EXERCISE INSTRUCTIONS: Only the lines below between the ones containing "Moments in Time, Zelda" and "BO: Billing Official", inclusive, are to be reproduced, each exactly as it stands.

SUPPLIED RECORDS:
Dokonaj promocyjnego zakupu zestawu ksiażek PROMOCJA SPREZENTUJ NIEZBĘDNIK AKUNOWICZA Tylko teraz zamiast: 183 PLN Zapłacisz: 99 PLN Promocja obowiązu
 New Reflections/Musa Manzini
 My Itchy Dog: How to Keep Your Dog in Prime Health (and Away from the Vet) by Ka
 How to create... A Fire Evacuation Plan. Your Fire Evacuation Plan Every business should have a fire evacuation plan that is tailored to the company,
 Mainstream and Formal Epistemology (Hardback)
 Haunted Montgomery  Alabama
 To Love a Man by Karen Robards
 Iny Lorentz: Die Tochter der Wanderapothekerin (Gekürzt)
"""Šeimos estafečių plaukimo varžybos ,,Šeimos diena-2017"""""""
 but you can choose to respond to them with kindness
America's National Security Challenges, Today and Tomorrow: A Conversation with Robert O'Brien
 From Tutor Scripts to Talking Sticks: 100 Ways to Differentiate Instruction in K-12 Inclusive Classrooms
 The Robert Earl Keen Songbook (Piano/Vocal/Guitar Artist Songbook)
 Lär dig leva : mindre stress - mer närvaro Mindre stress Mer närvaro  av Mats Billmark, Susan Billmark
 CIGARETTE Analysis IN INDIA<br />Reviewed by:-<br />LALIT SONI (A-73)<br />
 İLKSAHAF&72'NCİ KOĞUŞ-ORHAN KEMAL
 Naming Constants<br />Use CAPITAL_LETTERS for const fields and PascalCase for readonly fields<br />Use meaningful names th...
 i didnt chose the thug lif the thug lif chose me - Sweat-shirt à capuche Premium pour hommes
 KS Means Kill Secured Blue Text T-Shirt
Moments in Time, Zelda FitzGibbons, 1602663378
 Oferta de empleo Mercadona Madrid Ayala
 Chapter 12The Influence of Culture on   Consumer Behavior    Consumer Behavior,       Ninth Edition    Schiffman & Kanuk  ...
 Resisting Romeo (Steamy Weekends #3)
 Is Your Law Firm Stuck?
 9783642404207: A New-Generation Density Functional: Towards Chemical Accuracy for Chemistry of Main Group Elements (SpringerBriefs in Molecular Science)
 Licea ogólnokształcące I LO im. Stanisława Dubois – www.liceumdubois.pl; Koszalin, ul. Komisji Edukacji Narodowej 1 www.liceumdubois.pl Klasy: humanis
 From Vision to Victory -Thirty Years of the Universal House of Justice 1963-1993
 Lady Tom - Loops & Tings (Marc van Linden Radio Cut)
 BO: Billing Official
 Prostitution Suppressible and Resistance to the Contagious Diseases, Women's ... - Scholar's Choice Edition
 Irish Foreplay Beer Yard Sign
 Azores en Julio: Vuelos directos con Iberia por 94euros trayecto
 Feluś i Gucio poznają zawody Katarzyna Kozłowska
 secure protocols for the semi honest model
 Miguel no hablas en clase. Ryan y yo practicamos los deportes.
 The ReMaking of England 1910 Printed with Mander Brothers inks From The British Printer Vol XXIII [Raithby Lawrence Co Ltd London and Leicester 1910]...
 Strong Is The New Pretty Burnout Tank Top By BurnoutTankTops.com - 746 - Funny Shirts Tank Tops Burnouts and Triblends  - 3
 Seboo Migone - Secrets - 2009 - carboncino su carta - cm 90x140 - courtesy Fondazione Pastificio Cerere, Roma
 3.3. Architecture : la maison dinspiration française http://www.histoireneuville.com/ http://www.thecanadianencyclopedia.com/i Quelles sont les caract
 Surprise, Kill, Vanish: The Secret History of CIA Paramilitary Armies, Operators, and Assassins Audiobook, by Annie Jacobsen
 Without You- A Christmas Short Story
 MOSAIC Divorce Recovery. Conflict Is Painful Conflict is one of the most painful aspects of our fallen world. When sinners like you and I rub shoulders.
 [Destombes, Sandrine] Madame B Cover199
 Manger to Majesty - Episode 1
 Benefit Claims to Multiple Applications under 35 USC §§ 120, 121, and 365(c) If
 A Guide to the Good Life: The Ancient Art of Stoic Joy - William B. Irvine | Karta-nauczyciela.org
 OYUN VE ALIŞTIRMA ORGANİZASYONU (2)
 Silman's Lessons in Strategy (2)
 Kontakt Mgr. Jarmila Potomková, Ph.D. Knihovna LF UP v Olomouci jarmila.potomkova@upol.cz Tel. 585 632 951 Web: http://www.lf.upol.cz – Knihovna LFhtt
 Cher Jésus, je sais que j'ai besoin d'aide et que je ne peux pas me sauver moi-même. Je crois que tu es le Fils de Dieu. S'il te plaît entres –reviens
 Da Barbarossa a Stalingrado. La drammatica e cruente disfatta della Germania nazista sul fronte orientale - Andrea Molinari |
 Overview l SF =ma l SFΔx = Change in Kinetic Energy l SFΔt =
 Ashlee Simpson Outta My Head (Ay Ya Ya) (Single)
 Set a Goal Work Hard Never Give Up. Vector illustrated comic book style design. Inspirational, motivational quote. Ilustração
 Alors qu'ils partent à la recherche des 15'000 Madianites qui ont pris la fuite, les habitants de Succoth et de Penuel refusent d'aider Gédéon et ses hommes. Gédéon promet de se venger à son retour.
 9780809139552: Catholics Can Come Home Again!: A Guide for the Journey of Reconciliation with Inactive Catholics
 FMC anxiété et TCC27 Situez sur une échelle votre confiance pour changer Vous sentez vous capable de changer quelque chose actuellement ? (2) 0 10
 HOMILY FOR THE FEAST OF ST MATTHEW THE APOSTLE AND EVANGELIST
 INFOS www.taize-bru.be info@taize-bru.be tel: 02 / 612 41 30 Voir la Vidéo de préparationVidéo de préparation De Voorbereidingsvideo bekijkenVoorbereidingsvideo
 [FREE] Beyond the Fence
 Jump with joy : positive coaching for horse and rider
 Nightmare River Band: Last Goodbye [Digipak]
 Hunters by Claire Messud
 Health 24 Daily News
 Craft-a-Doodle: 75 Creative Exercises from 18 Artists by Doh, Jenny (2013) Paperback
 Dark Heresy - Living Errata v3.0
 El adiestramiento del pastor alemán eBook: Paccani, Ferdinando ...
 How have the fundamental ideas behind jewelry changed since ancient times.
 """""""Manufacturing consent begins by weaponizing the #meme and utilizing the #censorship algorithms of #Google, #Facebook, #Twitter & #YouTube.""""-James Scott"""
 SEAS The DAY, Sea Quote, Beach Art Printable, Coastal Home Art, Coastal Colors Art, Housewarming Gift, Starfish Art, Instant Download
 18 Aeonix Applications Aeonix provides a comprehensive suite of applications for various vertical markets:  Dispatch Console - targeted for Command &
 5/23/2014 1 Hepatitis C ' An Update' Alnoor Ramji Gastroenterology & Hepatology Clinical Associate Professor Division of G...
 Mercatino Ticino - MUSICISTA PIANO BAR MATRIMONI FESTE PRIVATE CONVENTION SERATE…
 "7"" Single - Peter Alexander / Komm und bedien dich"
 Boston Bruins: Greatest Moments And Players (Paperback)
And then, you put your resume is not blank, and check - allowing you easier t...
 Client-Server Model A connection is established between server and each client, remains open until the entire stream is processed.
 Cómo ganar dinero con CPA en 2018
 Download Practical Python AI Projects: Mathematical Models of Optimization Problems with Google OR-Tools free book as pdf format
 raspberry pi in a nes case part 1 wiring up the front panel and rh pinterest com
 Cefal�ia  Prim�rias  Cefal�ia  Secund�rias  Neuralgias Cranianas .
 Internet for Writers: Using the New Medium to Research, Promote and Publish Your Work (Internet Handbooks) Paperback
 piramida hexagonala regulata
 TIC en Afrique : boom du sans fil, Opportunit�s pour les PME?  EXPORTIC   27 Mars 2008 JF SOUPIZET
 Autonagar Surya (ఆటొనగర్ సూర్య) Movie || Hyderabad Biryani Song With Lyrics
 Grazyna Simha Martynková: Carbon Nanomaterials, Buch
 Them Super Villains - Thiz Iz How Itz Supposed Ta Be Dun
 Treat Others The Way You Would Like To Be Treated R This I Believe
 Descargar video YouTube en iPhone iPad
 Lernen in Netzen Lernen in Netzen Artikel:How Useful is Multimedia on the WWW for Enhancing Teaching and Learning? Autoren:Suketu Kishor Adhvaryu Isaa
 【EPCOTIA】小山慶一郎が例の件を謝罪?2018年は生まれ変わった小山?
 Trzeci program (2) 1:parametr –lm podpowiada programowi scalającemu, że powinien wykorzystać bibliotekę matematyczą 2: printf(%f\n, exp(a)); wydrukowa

SOLVED PROBLEM:
Moments in Time, Zelda FitzGibbons, 1602663378
 Oferta de empleo Mercadona Madrid Ayala
 Chapter 12The Influence of Culture on   Consumer Behavior    Consumer Behavior,       Ninth Edition    Schiffman & Kanuk  ...
 Resisting Romeo (Steamy Weekends #3)
 Is Your Law Firm Stuck?
 9783642404207: A New-Generation Density Functional: Towards Chemical Accuracy for Chemistry of Main Group Elements (SpringerBriefs in Molecular Science)
 Licea ogólnokształcące I LO im. Stanisława Dubois – www.liceumdubois.pl; Koszalin, ul. Komisji Edukacji Narodowej 1 www.liceumdubois.pl Klasy: humanis
 From Vision to Victory -Thirty Years of the Universal House of Justice 1963-1993
 Lady Tom - Loops & Tings (Marc van Linden Radio Cut)
 BO: Billing Official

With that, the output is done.